Selected text below:

When trimming unallocated space, btrfs_trim_fs() holds device_list_mutex
for the entire duration while iterating through all devices. On large
filesystems with significant unallocated space, this operation can take
minutes to hours on large storage systems.

This causes a problem because btrfs_run_dev_stats(), which is called
during transaction commit, also requires device_list_mutex:

  btrfs_trim_fs()
    mutex_lock(&fs_devices->device_list_mutex)
    list_for_each_entry(device, ...)
      btrfs_trim_free_extents(device)
    mutex_unlock(&fs_devices->device_list_mutex)

  commit_transaction()
    btrfs_run_dev_stats()
      mutex_lock(&fs_devices->device_list_mutex)  // blocked!
      ...

While trim is running, all transaction commits are blocked waiting for
the mutex.

Fix this by refactoring btrfs_trim_free_extents() to process devices in
bounded chunks (up to 2GB per iteration) and release device_list_mutex
between chunks.

Signed-off-by: robbieko <robbieko@synology.com>
Signed-off-by: jinbaohong <jinbaohong@synology.com>
---
 fs/btrfs/extent-tree.c | 160 +++++++++++++++++++++++++++++++++++------
 1 file changed, 138 insertions(+), 22 deletions(-)

diff --git a/fs/btrfs/extent-tree.c b/fs/btrfs/extent-tree.c
index 633c7c0f9d92..5c12cb226ef9 100644
--- a/fs/btrfs/extent-tree.c
+++ b/fs/btrfs/extent-tree.c
@@ -6493,6 +6493,9 @@ void btrfs_error_unpin_extent_range(struct btrfs_fs_info *fs_info, u64 start, u6
 	unpin_extent_range(fs_info, start, end, false);
 }
 
+/* Maximum length to trim in a single iteration to avoid holding mutex too long. */
+#define BTRFS_MAX_TRIM_LENGTH SZ_2G
+
 /*
  * It used to be that old block groups would be left around forever.
  * Iterating over them would be enough to trim unused space.  Since we
@@ -6513,10 +6516,12 @@ void btrfs_error_unpin_extent_range(struct btrfs_fs_info *fs_info, u64 start, u6
  * it while performing the free space search since we have already
  * held back allocations.
  */
-static int btrfs_trim_free_extents(struct btrfs_device *device, u64 *trimmed)
+static int btrfs_trim_free_extents_throttle(struct btrfs_device *device,
+		u64 *trimmed, u64 pos, u64 *ret_next_pos)

End of Selected text.

Task to carry out: Rewrite the patch description, starting with "commit_transaction()" and going on through "between chunks.", with "blocked" changed to "stalled" wherever it occurs.

Source material below:

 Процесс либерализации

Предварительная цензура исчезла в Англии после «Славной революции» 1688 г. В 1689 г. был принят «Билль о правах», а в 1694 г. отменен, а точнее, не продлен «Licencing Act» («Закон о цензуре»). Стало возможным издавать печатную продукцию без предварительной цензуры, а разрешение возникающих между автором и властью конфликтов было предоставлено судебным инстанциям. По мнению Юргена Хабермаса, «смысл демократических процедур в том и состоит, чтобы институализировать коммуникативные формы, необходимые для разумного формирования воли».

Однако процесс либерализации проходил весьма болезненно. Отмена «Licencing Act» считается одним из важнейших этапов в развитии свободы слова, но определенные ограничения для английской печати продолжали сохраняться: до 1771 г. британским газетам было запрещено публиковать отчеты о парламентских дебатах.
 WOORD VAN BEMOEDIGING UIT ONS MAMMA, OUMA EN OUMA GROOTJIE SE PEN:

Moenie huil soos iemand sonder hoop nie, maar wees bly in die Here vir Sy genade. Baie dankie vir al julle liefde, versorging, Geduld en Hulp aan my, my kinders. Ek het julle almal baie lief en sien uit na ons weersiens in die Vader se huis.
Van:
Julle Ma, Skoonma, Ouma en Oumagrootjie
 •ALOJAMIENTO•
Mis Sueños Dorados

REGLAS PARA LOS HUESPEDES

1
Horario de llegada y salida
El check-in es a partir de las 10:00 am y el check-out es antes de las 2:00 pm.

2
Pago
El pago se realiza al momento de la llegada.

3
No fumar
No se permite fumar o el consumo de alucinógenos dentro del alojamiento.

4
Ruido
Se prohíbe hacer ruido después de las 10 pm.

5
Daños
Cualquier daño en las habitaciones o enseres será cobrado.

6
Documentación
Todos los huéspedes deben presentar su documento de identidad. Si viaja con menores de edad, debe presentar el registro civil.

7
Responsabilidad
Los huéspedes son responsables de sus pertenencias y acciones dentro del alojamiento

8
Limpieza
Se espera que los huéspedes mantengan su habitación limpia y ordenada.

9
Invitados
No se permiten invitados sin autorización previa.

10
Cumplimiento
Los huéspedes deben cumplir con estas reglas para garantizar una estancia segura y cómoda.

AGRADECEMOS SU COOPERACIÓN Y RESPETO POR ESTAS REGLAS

End of Source material.

Reply to the exercise:
commit_transaction()
    btrfs_run_dev_stats()
      mutex_lock(&fs_devices->device_list_mutex)  // stalled!
      ...

While trim is running, all transaction commits are stalled waiting for
the mutex.

Fix this by refactoring btrfs_trim_free_extents() to process devices in
bounded chunks (up to 2GB per iteration) and release device_list_mutex
between chunks.